Jakarta, INDONEWS.ID--Persib Bandung sudah merekrut tiga pemain hebat untuk memperkuat skuad Maung -julukan Persib Bandung- ini pada paruh kedua BRI Liga 1.
Ketiga pemain dimaksud, pertama Adam Alis yang sebelumnya adalah pinjaman dari Borneo FC. Kedua, Zalnando, yang resmi kembali dari masa peminjaman di PSIS Semarang.
Dan ketiga Zulkifli Lukmansyah yang sebelumnya membela dua tim yakni Persib U-18 dan Persib U-20. Zulkifli berkompetisi di EPA Liga, 1 2024-2025.
Terkait pemain muda berusia 18 tahun itu, pelatih Bojan Hodak memintanya untuk meningkatkan level permainannya karena kini sudah bergabung di tim senior.
“Dia yang terbaik, tapi untuk di senior dia harus menempatkan diri di level lebih tinggi. Jadi tergantung padanya, seberapa cepat dia beradaptasi dengan sepak bola kami,” ucap Bojan, dikutip Jumat (3/1/2025).
“Karena di level junior, dia yang terbaik, tapi untuk di senior dia harus menempatkan diri di level lebih tinggi. Dia punya kesempatan, kini semua itu tergantung padanya," sambung sang juru taktik.
Lebih dari itu, lanjut Bojan, dirinya berharap promosinya Zulkifli Lukmansyah bisa memotivasi pemain muda Persib lainnya.

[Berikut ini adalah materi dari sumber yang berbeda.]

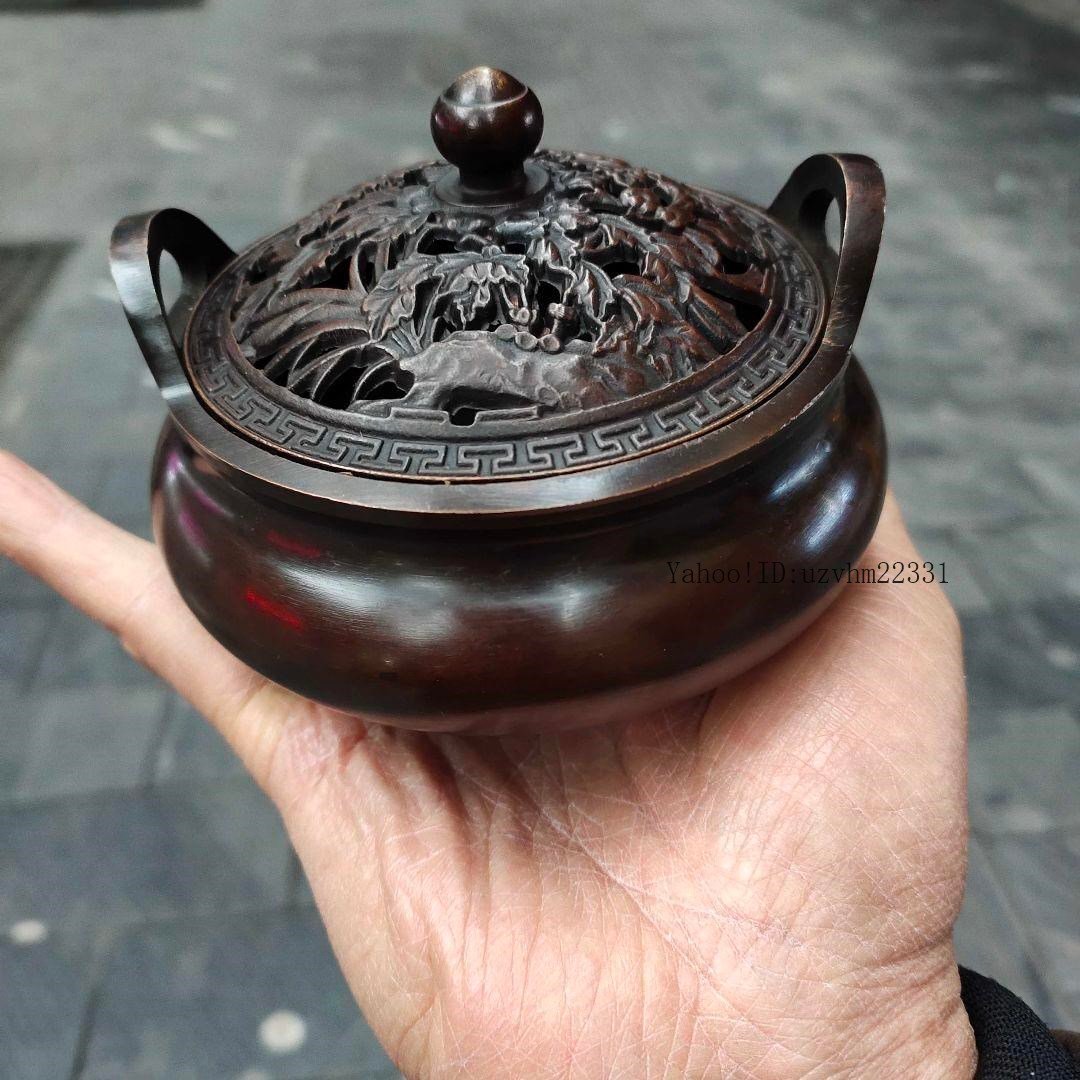 宣徳炉 銅製 工芸品 美術品 置物 宣徳炉 銅製 工芸品 美術品 置物(その他)｜売買されたオークション情報、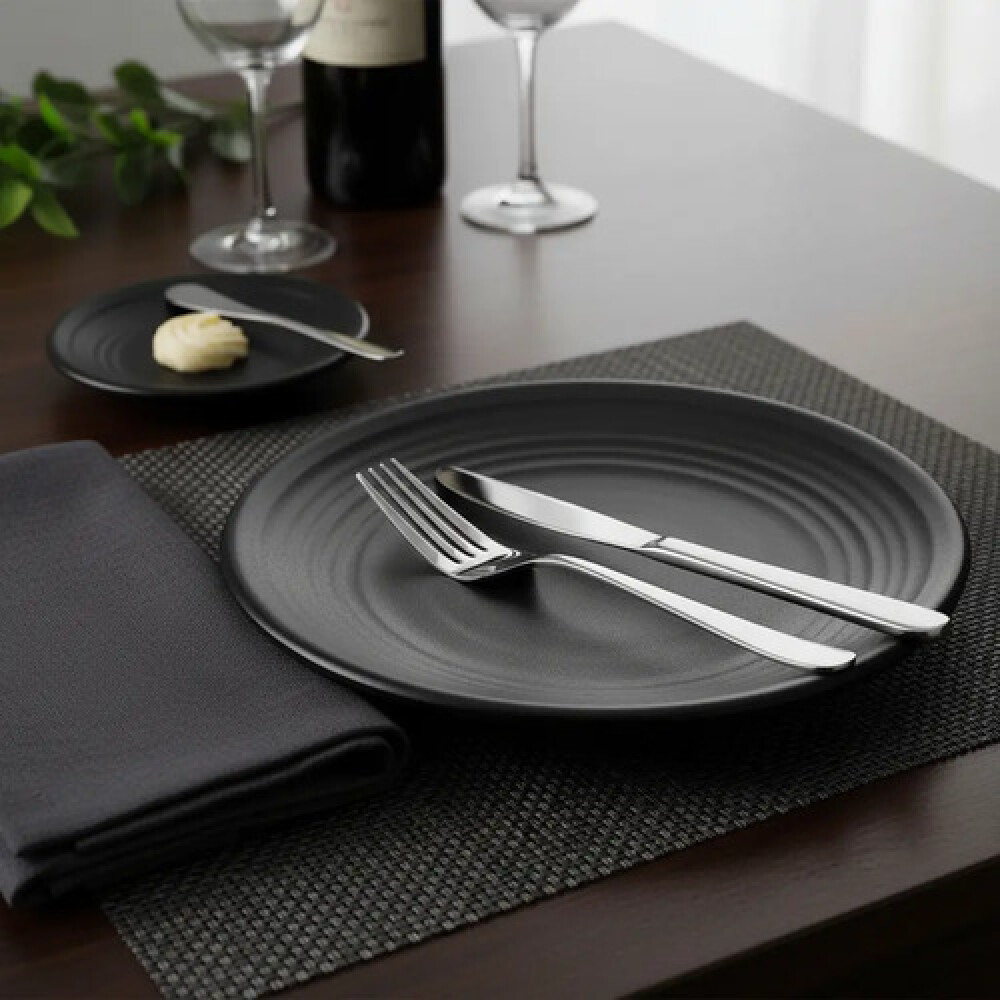 Plato de melamina negro 18 cm Plato de melamina negro 18 cm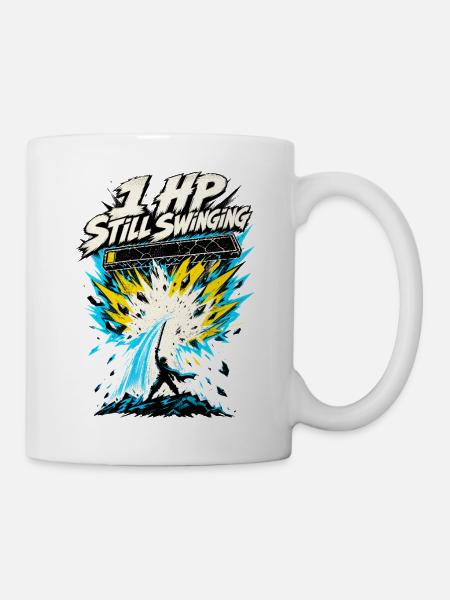1 HP Still Swinging Artwork - Tasse - Weiß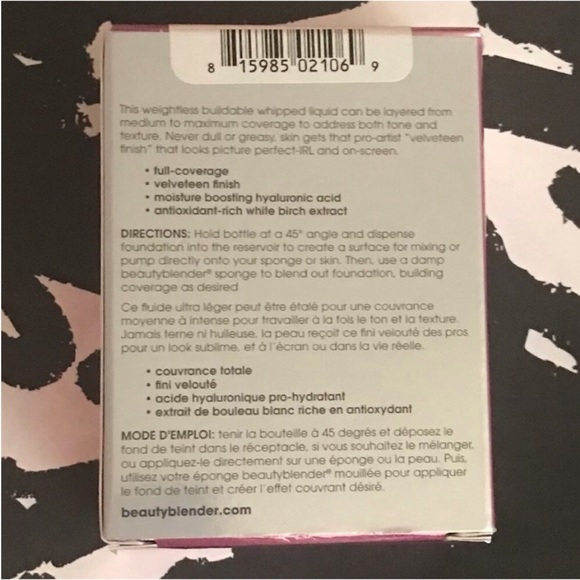 beautyblender Bounce Whip Long Wear Foundation in 1.20 C Light Fair, 30 ml - Picture 6 of 6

"Semoga ini bisa menjadi inspirasi pemain-pemain Akademi dan Diklat Persib lainnya," imbuhnya.
Diketahui, Zulkifli adalah striker 18 tahun yang dipromosikan Persib Bandung di bursa transfer paruh musim kali ini. Zulkifli menjadi rekrutan pertama Persib yang dikontrak 3 tahun.
Salah satu alasan yang membuat Bojan Hodak kepincut adalah statistik bocah kelahiran Bandung terbilang moncer selama bermain di EPA Liga 1 (Elite Pro Academy).
Di ajang EPA Liga 1, statistik mencatat Zulkfili Lukmansyah sudah mencetak 11 gol. Rinciannya, 8 gol di Persib U-20 dan 3 gol di Persib U-18.
“Pertama, Zul di liga () bisa terus mencetak gol dan beberapa kali kami sudah melihat dia di latihan. Dia beradaptasi dengan baik, dia punya potensi dan menunjukkan kualitasnya,” tandas Bojan.
Bojan pun memberi tantangan kepada Zulkifli agar ia tak diturunkan lagi ke Persib U-20. Namun, semuanya tergantung Zulkifli untuk tampil.
“Jadi sekarang tergantung padanya. Kami memberikan kesempatan untuk berlatih tanpa henti bersama kami,” kata Bojan.
“Jika bisa bermain maka dia akan bermain, jika tidak maka dia masih bisa bermain di tim U-20,” sambungnya.